LONDON — British energy major BP on Tuesday reported better-than-expected earnings for the first quarter, following a period of stronger commodity prices and a brighter demand outlook.

It comes as oil and gas majors seek to prove to investors that they have gained a more stable footing amid the ongoing coronavirus crisis.

BP’s first-quarter underlying replacement cost profit, used as a proxy for net profit, came in at $2.6 billion. That compared with a profit of $115 million in the fourth quarter and $791 million for the first quarter of 2020.

Analysts had expected BP to report first-quarter profit of $1.4 billion, according to Refinitiv.

The London-based energy giant said the result was driven by “exceptional” gas marketing and trading performance, “significantly” higher oil prices and stronger refining margins.

Net debt fell $5.6 billion to $33.3 billion at the end of the first three months of the year, meaning BP hit its target of reducing net debt to $35 billion. The company said it would now retire this goal, subject to maintaining a strong investment grade credit rating.

Looking ahead, BP said it intends to resume share buybacks at a cost of around $500 million in the second quarter.

“Overall, a very strong quarter for the company,” BP CEO Bernard Looney told CNBC’s “Squawk Box Europe” on Tuesday.

“It has been a year of such uncertainty for the world and for the company. There have been many, many questions, of course, and that’s understandable but I think today’s results really answer many of those questions,” Looney said.

“It shows that it is possible to do two things at once. It is possible to deliver our shareholders with competitive cash returns and at the same time transition the company to a lower carbon future.”

Shares of BP rose over 2% during early morning deals in London.
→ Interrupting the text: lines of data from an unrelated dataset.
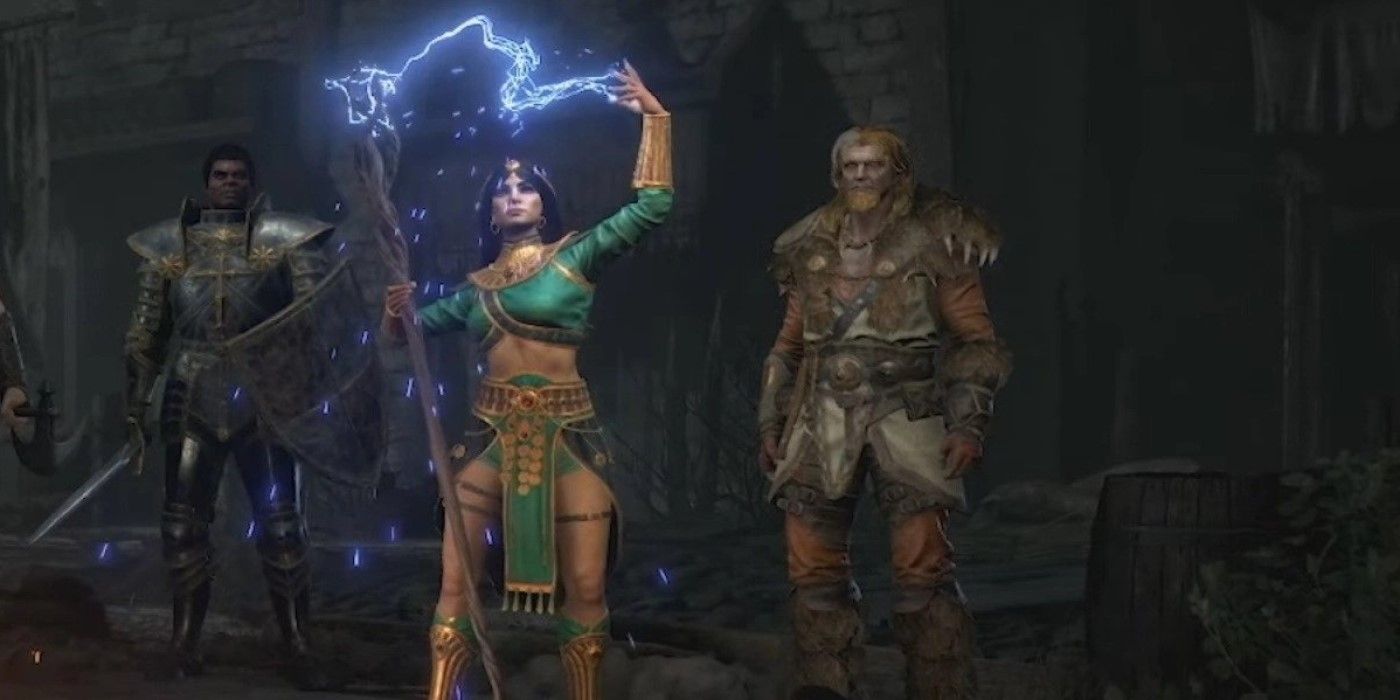 Diablo 2 Resurrected Sorceress and Druid Classes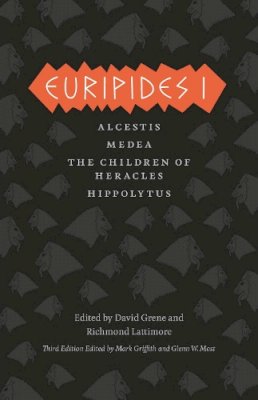 Euripides - Euripides I - 9780226308807 - V9780226308807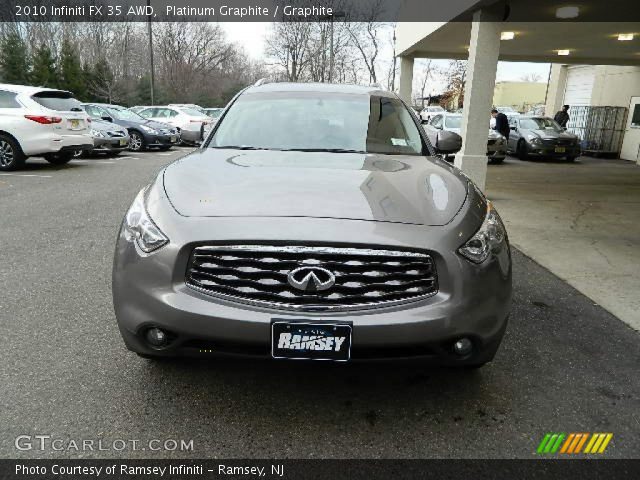 2010 Infiniti FX 35 AWD in Platinum Graphite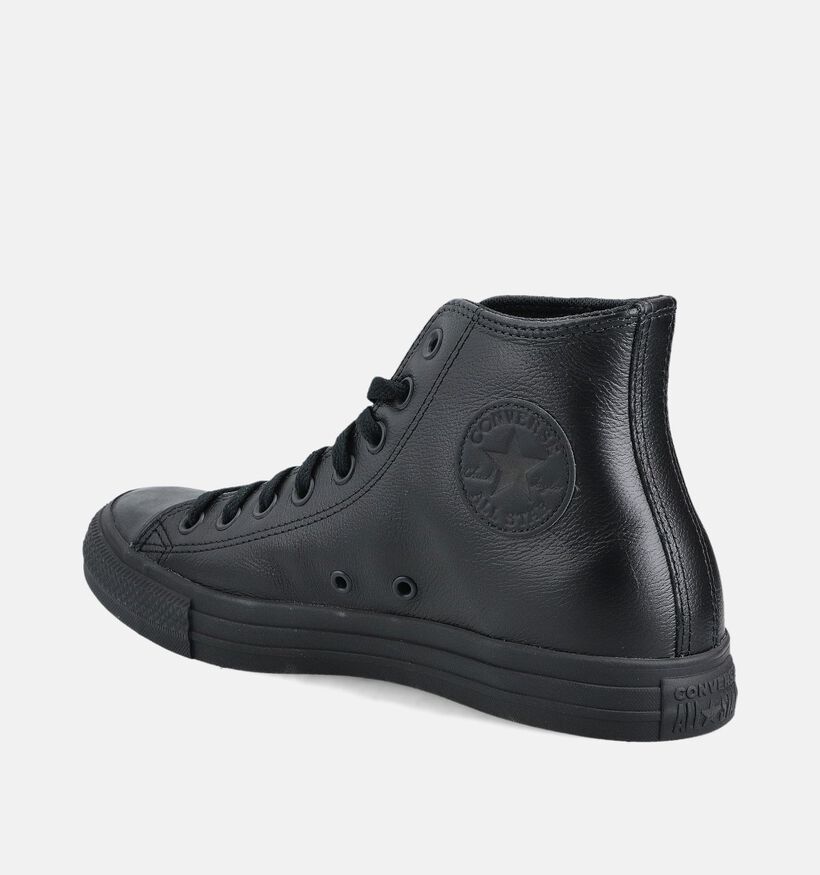Chuck Taylor All Star High Baskets montantes en Noir pour hommes (359978) - pour semelles orthopédiques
The firm’s share price has climbed more than 16% year-to-date.

BP logos are seen at a BP petrol and diesel filling station southeast of London on June 15, 2020.

BEN STANSALL | AFP | Getty Images

The oil and gas industry was sent into a tailspin last year as the Covid-19 pandemic coincided with a historic demand shock, plunging commodity prices, evaporating profits, unprecedented write-downs and tens of thousands of job cuts.

BP reported its first full-year net loss in a decade in 2020 as the global health crisis took a heavy toll on its business operations, with Looney describing the 12-month period as the “toughest” of his career.

Gulf of Mexico payments

‘Lingering concerns’

More recently, soaring Covid infections in India and an expected supply increase from producer group OPEC+ have added downward pressure to oil prices.

International benchmark Brent crude futures traded at $66.01 a barrel on Tuesday morning, up around 0.5% for the session, while U.S. West Texas Intermediate futures stood at $62.29, more than 0.6% higher.

Earlier this month, the International Energy Agency upgraded its oil demand forecast for 2021, saying market fundamentals appeared “decidedly stronger” when compared with April last year.

The Paris-based energy agency tempered its optimism for the year ahead, however, warning that “lingering concerns” persist over the strength of the demand recovery.